-- The task --
Word for word, retype every entry in the listing.

-- Material to process --

★ ★ ★ ★ ★

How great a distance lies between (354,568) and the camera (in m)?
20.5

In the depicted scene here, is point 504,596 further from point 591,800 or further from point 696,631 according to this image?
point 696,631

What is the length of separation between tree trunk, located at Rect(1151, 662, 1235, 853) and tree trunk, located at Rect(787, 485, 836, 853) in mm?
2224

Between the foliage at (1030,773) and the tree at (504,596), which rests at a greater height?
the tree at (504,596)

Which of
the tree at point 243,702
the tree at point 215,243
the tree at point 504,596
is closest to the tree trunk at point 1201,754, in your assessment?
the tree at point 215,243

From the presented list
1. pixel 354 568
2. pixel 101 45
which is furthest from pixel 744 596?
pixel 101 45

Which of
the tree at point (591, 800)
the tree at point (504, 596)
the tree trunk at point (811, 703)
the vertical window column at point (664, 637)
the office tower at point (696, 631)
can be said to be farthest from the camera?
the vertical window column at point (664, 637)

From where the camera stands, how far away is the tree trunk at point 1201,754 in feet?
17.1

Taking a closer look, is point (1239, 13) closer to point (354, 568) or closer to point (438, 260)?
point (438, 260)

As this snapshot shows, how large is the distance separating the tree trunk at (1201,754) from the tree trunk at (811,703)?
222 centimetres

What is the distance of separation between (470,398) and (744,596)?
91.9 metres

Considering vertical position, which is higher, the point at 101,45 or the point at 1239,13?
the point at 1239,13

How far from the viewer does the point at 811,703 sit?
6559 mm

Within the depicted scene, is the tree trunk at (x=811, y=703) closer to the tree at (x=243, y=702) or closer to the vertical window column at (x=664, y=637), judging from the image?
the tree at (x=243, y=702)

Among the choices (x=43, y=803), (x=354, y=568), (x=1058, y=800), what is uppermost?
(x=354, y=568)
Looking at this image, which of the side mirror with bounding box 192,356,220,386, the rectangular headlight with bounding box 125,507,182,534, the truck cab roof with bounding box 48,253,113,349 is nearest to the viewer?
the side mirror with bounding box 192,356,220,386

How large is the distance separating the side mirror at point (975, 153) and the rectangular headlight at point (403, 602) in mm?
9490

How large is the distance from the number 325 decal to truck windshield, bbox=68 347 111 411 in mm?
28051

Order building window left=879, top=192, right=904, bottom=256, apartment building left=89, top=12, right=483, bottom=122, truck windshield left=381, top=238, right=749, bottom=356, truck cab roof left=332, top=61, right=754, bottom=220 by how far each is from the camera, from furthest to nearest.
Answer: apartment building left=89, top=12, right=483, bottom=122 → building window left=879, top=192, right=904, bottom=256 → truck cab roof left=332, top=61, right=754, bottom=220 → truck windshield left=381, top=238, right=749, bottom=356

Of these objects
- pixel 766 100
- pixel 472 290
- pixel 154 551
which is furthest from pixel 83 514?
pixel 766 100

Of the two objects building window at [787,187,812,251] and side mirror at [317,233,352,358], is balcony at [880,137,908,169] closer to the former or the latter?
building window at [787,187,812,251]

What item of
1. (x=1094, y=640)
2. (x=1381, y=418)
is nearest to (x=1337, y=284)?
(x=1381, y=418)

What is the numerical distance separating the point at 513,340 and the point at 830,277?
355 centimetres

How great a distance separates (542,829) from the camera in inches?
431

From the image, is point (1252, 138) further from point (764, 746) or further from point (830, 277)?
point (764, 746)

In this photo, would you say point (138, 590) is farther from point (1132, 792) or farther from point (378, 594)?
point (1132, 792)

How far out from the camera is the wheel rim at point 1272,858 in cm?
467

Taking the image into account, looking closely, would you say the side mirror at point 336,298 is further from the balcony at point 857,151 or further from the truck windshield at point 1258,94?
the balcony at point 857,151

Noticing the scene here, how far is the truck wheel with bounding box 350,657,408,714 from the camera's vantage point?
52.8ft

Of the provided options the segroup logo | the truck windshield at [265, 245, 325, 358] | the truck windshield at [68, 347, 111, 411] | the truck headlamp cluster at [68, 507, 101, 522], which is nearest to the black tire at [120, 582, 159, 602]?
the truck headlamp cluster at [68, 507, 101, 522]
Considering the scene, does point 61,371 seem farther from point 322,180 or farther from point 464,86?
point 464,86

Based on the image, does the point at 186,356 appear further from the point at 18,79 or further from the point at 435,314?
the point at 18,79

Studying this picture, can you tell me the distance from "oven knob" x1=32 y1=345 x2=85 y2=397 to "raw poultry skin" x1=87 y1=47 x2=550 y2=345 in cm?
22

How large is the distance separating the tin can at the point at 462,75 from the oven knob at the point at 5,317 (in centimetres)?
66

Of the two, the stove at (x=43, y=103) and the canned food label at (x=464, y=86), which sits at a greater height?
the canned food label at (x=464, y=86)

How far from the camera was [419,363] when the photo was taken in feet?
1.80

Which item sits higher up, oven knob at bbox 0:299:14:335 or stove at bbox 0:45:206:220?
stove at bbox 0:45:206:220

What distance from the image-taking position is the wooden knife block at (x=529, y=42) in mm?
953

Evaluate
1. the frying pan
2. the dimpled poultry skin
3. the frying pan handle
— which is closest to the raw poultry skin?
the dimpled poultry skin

★ ★ ★ ★ ★

-- Solution to the problem --
How great a distance lies between (354,568) and the camera (in m)?
20.5

In the depicted scene here, is point 504,596 further from point 591,800 or further from point 696,631 according to this image?
point 696,631

What is the length of separation between tree trunk, located at Rect(1151, 662, 1235, 853) and tree trunk, located at Rect(787, 485, 836, 853) in mm?
2224

Between the foliage at (1030,773) and the tree at (504,596), which rests at a greater height?
the tree at (504,596)

Which of
the tree at point 243,702
the tree at point 215,243
the tree at point 504,596
is closest to the tree trunk at point 1201,754, in your assessment?
the tree at point 215,243

From the presented list
1. pixel 354 568
2. pixel 101 45
which is furthest from pixel 744 596?
pixel 101 45

Which of
the tree at point (591, 800)
the tree at point (504, 596)
the tree trunk at point (811, 703)
the vertical window column at point (664, 637)
the office tower at point (696, 631)
can be said to be farthest from the camera?
the vertical window column at point (664, 637)

From where the camera stands, how far away is the tree trunk at point 1201,754 in feet?
17.1

Taking a closer look, is point (1239, 13) closer to point (354, 568) or closer to point (438, 260)?
point (438, 260)

As this snapshot shows, how large is the distance separating the tree trunk at (1201,754) from the tree trunk at (811,703)?
222 centimetres

What is the distance of separation between (470,398) and (744,596)?
91.9 metres

Considering vertical position, which is higher, the point at 101,45 or the point at 1239,13?
the point at 1239,13

How far from the viewer does the point at 811,703 sit?
6559 mm

Within the depicted scene, is the tree trunk at (x=811, y=703) closer to the tree at (x=243, y=702) or closer to the vertical window column at (x=664, y=637), judging from the image?
the tree at (x=243, y=702)

Among the choices (x=43, y=803), (x=354, y=568), (x=1058, y=800), what is uppermost?
(x=354, y=568)
Looking at this image, which of the side mirror with bounding box 192,356,220,386, the rectangular headlight with bounding box 125,507,182,534, the truck cab roof with bounding box 48,253,113,349 is nearest to the viewer?
the side mirror with bounding box 192,356,220,386

How large is the distance separating the side mirror at point (975, 153) and the rectangular headlight at point (403, 602) in mm?
9490

How large is the distance from the number 325 decal to truck windshield, bbox=68 347 111 411 in mm?
28051

Order building window left=879, top=192, right=904, bottom=256, apartment building left=89, top=12, right=483, bottom=122, truck windshield left=381, top=238, right=749, bottom=356, truck cab roof left=332, top=61, right=754, bottom=220 by how far each is from the camera, from furthest to nearest.
Answer: apartment building left=89, top=12, right=483, bottom=122 → building window left=879, top=192, right=904, bottom=256 → truck cab roof left=332, top=61, right=754, bottom=220 → truck windshield left=381, top=238, right=749, bottom=356

Of these objects
- pixel 766 100
- pixel 472 290
- pixel 154 551
which is furthest from pixel 83 514?
pixel 766 100

Of the two objects building window at [787,187,812,251] and side mirror at [317,233,352,358], is balcony at [880,137,908,169] closer to the former or the latter?
building window at [787,187,812,251]

What item of
1. (x=1094, y=640)
2. (x=1381, y=418)
is nearest to (x=1337, y=284)?
(x=1381, y=418)

What is the numerical distance separating the point at 513,340 and the point at 830,277?
355 centimetres

How great a distance separates (542,829) from the camera in inches?
431

From the image, is point (1252, 138) further from point (764, 746) or further from point (830, 277)?
point (764, 746)

In this photo, would you say point (138, 590) is farther from point (1132, 792) or farther from point (378, 594)?
point (1132, 792)

How far out from the camera is the wheel rim at point 1272,858 in cm?
467

Taking the image into account, looking closely, would you say the side mirror at point 336,298 is further from the balcony at point 857,151 or further from the truck windshield at point 1258,94?
the balcony at point 857,151

Noticing the scene here, how far is the truck wheel with bounding box 350,657,408,714 from the camera's vantage point?
52.8ft

Of the provided options the segroup logo | the truck windshield at [265, 245, 325, 358] | the truck windshield at [68, 347, 111, 411] | the truck headlamp cluster at [68, 507, 101, 522], which is nearest to the black tire at [120, 582, 159, 602]?
the truck headlamp cluster at [68, 507, 101, 522]
Considering the scene, does point 61,371 seem farther from point 322,180 or farther from point 464,86?
point 464,86

Based on the image, does the point at 186,356 appear further from the point at 18,79 or further from the point at 435,314?
the point at 18,79

Studying this picture, can you tell me the distance from "oven knob" x1=32 y1=345 x2=85 y2=397 to "raw poultry skin" x1=87 y1=47 x2=550 y2=345 in cm?
22

How large is the distance separating the tin can at the point at 462,75 from the oven knob at the point at 5,317 (in centimetres)?
66

Of the two, the stove at (x=43, y=103) and the canned food label at (x=464, y=86), which sits at a greater height?
the canned food label at (x=464, y=86)

How far from the camera was [419,363] when the photo was taken in feet?
1.80

Which item sits higher up, oven knob at bbox 0:299:14:335 or stove at bbox 0:45:206:220?
stove at bbox 0:45:206:220

What distance from the image-taking position is the wooden knife block at (x=529, y=42) in mm?
953

Evaluate
1. the frying pan
2. the dimpled poultry skin
3. the frying pan handle
— which is closest to the raw poultry skin?
the dimpled poultry skin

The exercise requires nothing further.